Transformation of SEH into SEA is very rare. In the brain, however, transformation of an epidural or subdural hematoma into an abscess has been reported in the literature.[6,7] The most common causative organism of SEA is Staphylococcus aureus,[2] and SEAs due to Streptococcus pneumoniae are uncommon, with approximately 50 reported cases in the literature.[8] Pneumococcal SEA is mostly a secondary event following pneumococcal meningitis; the bacteria propagate from the cerebrospinal fluid to the epidural space after penetrating the dura.[9,10] Therefore, the mode of infection propagation in this case was different from that in the other reported cases of pneumococcal SEA.[9,10] An autopsy failed to reveal the primary focus of the pneumococcal infection, and it remains unknown how the bacteria entered into the spinal epidural space.

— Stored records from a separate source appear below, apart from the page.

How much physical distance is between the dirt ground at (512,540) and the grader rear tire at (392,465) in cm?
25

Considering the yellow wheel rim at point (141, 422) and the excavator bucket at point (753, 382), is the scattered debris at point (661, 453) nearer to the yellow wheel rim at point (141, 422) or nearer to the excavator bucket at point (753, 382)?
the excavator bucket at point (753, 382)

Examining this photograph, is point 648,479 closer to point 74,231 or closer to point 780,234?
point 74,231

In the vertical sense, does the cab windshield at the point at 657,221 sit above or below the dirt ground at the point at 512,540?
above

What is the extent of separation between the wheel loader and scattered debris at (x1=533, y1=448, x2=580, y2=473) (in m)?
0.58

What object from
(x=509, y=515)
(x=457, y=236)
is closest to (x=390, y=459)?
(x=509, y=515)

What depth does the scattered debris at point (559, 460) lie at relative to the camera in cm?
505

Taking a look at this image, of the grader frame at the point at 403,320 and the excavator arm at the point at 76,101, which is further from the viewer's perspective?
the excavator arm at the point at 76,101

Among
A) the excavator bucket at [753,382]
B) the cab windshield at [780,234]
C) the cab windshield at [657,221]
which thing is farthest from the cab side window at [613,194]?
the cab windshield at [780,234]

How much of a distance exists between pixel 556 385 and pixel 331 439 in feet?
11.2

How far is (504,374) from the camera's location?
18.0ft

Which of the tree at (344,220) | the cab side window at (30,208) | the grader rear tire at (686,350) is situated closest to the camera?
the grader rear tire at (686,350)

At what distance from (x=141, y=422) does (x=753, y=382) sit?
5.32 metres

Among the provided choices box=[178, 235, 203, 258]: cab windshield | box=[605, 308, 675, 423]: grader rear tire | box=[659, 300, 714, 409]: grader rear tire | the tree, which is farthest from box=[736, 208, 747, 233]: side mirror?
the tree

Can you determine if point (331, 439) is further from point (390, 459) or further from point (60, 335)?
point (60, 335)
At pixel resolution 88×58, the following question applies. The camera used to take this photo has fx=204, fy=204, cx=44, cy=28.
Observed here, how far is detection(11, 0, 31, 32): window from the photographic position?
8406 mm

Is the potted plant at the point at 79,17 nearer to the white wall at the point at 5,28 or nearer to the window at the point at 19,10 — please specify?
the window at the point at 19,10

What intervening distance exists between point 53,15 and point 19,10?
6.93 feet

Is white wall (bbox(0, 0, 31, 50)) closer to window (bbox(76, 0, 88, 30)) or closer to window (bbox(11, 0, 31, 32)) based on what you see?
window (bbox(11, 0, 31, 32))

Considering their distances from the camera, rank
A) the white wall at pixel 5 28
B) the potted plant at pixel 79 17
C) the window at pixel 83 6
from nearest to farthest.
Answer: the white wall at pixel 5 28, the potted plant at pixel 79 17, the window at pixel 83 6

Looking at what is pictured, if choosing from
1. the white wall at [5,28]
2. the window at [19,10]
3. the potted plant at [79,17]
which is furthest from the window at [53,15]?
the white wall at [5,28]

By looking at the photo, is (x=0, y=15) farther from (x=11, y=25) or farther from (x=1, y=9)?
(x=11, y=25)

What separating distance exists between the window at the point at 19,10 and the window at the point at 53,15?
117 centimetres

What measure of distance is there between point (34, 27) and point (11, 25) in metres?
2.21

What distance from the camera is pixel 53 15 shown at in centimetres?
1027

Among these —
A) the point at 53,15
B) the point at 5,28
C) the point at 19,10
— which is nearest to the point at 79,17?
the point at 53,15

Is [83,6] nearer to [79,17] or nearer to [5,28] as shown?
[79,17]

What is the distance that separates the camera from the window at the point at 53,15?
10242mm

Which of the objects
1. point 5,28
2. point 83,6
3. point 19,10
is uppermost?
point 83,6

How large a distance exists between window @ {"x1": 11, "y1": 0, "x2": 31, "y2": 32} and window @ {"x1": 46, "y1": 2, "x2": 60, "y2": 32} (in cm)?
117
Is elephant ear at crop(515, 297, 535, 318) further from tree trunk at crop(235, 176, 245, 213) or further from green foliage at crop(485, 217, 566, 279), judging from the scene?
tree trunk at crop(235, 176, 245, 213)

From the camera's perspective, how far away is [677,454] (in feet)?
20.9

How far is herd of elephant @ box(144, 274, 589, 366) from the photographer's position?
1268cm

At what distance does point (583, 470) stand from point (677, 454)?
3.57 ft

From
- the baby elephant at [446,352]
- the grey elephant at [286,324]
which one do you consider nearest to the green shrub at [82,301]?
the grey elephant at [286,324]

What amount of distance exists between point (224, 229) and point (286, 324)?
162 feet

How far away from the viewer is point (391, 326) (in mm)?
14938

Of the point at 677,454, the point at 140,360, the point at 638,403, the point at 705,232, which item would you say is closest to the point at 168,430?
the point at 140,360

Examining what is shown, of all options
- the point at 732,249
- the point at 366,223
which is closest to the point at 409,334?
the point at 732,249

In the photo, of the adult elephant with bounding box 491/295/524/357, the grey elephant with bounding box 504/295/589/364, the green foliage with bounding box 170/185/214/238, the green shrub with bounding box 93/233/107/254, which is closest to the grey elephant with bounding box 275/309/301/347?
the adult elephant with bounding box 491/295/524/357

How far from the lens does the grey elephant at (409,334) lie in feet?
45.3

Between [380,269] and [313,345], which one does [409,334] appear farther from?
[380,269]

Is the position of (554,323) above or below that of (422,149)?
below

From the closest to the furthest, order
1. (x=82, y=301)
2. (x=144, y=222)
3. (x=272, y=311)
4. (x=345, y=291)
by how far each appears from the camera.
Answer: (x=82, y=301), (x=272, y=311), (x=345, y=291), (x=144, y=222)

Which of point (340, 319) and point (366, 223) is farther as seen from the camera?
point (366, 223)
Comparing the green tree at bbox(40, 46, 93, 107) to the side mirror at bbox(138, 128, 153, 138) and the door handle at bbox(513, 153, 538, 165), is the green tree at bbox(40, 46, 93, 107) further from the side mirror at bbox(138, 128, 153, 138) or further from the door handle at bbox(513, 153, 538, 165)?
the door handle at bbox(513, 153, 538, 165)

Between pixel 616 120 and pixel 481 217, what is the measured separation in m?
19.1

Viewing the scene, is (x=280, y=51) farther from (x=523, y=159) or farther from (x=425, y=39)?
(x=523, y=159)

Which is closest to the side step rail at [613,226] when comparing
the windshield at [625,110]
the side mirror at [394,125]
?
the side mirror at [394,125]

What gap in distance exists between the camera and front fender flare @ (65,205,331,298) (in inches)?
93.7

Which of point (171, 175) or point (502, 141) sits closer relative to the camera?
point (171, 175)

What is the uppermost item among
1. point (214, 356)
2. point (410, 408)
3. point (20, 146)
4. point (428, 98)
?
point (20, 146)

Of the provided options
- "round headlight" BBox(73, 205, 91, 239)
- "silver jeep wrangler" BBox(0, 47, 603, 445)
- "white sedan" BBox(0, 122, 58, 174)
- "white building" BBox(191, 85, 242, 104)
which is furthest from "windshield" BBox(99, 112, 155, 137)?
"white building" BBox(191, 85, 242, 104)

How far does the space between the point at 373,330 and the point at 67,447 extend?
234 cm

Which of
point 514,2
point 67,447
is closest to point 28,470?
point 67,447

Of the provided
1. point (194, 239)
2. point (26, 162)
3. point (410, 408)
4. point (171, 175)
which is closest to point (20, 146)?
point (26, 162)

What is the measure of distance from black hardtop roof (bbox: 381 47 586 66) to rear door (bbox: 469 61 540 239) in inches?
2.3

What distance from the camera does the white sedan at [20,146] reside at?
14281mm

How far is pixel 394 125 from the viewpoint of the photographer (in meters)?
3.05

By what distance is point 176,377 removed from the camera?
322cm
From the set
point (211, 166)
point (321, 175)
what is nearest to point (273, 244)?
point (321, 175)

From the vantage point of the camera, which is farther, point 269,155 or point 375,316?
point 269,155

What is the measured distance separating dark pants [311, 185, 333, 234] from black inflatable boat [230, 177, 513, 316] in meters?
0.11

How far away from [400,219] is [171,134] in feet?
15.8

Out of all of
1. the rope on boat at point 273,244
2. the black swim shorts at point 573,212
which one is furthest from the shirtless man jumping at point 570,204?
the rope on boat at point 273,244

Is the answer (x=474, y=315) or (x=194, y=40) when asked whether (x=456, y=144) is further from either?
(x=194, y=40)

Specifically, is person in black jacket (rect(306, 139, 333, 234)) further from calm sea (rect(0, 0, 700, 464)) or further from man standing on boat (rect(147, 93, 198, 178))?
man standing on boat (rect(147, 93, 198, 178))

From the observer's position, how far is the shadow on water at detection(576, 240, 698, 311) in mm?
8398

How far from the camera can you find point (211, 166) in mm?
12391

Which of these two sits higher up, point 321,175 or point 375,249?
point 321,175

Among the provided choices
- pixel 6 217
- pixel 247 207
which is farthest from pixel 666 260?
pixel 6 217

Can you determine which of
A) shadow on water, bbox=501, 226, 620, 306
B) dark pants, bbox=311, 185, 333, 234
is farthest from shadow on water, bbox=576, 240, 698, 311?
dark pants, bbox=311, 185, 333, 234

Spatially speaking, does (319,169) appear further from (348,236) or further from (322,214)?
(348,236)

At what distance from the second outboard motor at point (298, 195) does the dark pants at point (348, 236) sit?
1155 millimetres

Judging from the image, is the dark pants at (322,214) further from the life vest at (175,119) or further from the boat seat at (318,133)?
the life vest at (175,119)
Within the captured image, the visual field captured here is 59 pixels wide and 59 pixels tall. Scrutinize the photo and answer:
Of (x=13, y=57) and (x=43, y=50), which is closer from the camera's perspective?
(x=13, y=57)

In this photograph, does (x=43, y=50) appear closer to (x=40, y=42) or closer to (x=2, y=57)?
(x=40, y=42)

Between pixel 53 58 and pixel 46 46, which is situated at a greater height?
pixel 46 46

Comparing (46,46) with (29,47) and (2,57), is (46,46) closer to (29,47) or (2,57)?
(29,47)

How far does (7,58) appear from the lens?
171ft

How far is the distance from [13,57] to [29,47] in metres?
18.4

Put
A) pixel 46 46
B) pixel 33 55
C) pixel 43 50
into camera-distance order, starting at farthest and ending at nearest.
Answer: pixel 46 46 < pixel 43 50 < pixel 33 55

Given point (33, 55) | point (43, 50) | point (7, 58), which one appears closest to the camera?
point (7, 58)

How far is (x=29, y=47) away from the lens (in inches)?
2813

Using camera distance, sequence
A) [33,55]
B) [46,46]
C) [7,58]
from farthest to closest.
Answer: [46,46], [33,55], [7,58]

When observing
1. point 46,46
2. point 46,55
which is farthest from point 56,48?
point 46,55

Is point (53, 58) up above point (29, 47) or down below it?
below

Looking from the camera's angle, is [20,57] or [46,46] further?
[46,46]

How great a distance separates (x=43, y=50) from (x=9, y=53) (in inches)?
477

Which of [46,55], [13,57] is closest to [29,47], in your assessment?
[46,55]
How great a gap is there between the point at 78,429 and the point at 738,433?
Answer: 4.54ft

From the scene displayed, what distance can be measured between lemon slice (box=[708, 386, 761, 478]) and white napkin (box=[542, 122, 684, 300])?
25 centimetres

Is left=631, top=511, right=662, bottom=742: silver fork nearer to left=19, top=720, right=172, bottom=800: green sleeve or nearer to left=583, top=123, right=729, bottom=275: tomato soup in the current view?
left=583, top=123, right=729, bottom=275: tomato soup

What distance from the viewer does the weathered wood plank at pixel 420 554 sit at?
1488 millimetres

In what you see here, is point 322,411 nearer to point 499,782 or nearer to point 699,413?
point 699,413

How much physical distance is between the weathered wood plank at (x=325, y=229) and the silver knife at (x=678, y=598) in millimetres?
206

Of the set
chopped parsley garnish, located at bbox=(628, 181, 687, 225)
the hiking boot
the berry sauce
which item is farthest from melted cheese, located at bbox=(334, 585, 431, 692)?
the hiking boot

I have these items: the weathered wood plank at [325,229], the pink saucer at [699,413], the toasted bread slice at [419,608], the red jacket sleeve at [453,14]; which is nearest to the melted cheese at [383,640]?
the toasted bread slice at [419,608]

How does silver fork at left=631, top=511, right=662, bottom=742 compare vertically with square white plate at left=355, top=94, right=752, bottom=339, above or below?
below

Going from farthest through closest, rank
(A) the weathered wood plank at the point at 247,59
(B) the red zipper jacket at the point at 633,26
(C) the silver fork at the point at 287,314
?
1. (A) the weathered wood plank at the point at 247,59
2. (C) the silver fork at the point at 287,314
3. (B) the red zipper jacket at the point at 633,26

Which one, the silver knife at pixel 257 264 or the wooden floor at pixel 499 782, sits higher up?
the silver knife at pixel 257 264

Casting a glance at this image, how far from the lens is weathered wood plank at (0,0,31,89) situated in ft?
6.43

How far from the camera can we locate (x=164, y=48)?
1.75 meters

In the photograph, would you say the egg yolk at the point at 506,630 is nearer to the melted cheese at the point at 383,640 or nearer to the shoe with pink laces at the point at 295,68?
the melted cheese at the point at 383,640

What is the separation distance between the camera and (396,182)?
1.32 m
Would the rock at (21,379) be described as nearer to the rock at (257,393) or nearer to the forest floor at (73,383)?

Spinal epidural hematoma and SEA may differ radiographically in that the former exhibits an iso-to hyper-intense signal, whereas the latter exhibits an iso-to hypo-intense signal on T1WI.[11] However, there may be substantial overlap because the signal intensities of SEH are influenced by age and biochemical evolution of the hematoma, and initial mix-ups between these diseases have been reported.[12,13] The addition of diffusion-weighted image (DWI) and/or gadolinium-enhanced T1WI to the routine spinal MRI sequences may allow early detection of SEA.[14,15] In the majority of noniatrogenic SEA cases, inflammation spreads from the adjacent spondylodiskitis[1,2,3] therefore, an abscess is usually located in the anterior half of the spinal canal. This case is unique in that an abscess developed in the posterior half of the spinal canal without involvement of the vertebral body or disk, which also suggests the development of SEA from preceding SEH.[3,5] The radiographic (i.e. MRI) differences to facilitate differentiation between SEH and SEA are summarized in Table 1.[1,2,3,11,14,15,16,17]

Table 1.

Radiographic differences between spinal epidural hematoma and epidural abscess[1,2,3,11,14,15,16,17]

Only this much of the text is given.